Open Mvenkateswaramma opened 1 year ago

Mvenkateswaramma commented 1 year ago

Hello azure-openai-samples/fundamentals/document_analysis/ 03-classify-documents.ipynb Below is the script that I have executed and getting an below error message. Error: NotFittedError: need to call fit or load_model beforehand, Though I have called fit/Load functions still getting an exception, could you please take a look and do the needful.
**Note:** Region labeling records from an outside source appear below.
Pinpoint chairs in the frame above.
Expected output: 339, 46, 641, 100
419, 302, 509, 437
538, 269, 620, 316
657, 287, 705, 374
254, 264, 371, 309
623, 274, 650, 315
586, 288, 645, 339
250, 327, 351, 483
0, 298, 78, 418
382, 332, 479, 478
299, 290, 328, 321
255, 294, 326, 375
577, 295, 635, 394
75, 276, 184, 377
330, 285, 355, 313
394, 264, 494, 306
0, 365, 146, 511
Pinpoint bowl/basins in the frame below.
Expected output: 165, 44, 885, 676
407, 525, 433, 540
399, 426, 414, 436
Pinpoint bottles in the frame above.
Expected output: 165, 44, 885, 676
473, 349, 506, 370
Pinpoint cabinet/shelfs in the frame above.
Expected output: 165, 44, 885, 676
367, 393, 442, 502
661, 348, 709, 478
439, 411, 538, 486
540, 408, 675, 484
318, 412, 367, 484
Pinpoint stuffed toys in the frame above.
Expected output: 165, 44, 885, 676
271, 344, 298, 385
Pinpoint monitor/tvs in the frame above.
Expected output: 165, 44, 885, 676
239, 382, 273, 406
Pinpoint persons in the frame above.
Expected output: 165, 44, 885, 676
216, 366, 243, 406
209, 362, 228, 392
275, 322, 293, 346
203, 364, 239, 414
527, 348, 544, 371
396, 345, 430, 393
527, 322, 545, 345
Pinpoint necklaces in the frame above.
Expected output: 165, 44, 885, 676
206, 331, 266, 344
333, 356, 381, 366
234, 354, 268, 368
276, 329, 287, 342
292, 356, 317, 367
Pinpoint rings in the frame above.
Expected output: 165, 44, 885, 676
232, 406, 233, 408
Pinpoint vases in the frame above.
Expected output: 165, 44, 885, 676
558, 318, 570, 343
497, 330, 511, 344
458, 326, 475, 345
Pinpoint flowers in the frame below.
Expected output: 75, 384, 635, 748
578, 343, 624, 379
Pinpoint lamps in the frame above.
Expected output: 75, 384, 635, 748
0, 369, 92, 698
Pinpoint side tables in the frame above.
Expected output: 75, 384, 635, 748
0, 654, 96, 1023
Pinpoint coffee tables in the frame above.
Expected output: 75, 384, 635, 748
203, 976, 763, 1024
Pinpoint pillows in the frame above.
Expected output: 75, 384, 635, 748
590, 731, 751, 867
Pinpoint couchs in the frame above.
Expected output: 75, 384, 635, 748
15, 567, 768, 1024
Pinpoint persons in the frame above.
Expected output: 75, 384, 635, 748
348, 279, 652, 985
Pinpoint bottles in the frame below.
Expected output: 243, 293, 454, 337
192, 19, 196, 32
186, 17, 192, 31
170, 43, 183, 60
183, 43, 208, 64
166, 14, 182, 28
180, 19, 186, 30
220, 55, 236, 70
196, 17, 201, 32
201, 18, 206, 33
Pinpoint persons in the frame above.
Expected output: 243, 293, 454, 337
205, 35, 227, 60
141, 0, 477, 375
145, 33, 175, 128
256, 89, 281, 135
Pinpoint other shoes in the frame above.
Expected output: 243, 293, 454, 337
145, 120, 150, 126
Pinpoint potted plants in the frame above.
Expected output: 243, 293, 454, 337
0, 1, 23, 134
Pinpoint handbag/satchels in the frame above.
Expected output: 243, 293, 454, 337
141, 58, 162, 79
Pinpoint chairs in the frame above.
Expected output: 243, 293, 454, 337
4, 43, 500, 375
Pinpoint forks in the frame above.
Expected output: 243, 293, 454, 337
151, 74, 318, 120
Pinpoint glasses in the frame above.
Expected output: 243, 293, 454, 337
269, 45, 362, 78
Thanks

Below is the script.

import xgboost as xgb from xgboost import XGBClassifier import pickle

TRAIN = False LOAD = True

filename for trained model

fname = ('../output/models/xgb.pkl')

if TRAIN:

create model instance

xgb = XGBClassifier(n_estimators=100, max_depth=5, learning_rate=1, objective='multi:softprob')
# fit model
xgb.fit(X_train, y_train)

# save the model to disk
with open(fname, "wb") as f:
    pickle.dump(xgb, f)

load the model from disk

if LOAD: with open(fname, "rb") as f: xgb= pickle.load(f)

predict

preds = xgb.predict(X_test) probas = xgb.predict_proba(X_test)

report

report = classification_report(y_test, preds) print(report)

louis-li commented 1 year ago

@aschauhan22 can you take a look at this issue?

Farhad-Heybati commented 1 year ago

In my case I have the following error: FileNotFoundError: [Errno 2] No such file or directory: '../output/models/xgb.pkl' In fact there is no file: '../output/models/xgb.pkl'

And when I try to train the model, I get another error: ValueError: Invalid classes inferred from unique values of y. Expected: [0 1 2 3 4], got ['business' 'entertainment' 'politics' 'sport' 'tech'] I used LabelEncoder() and train the model and dump it to the folder.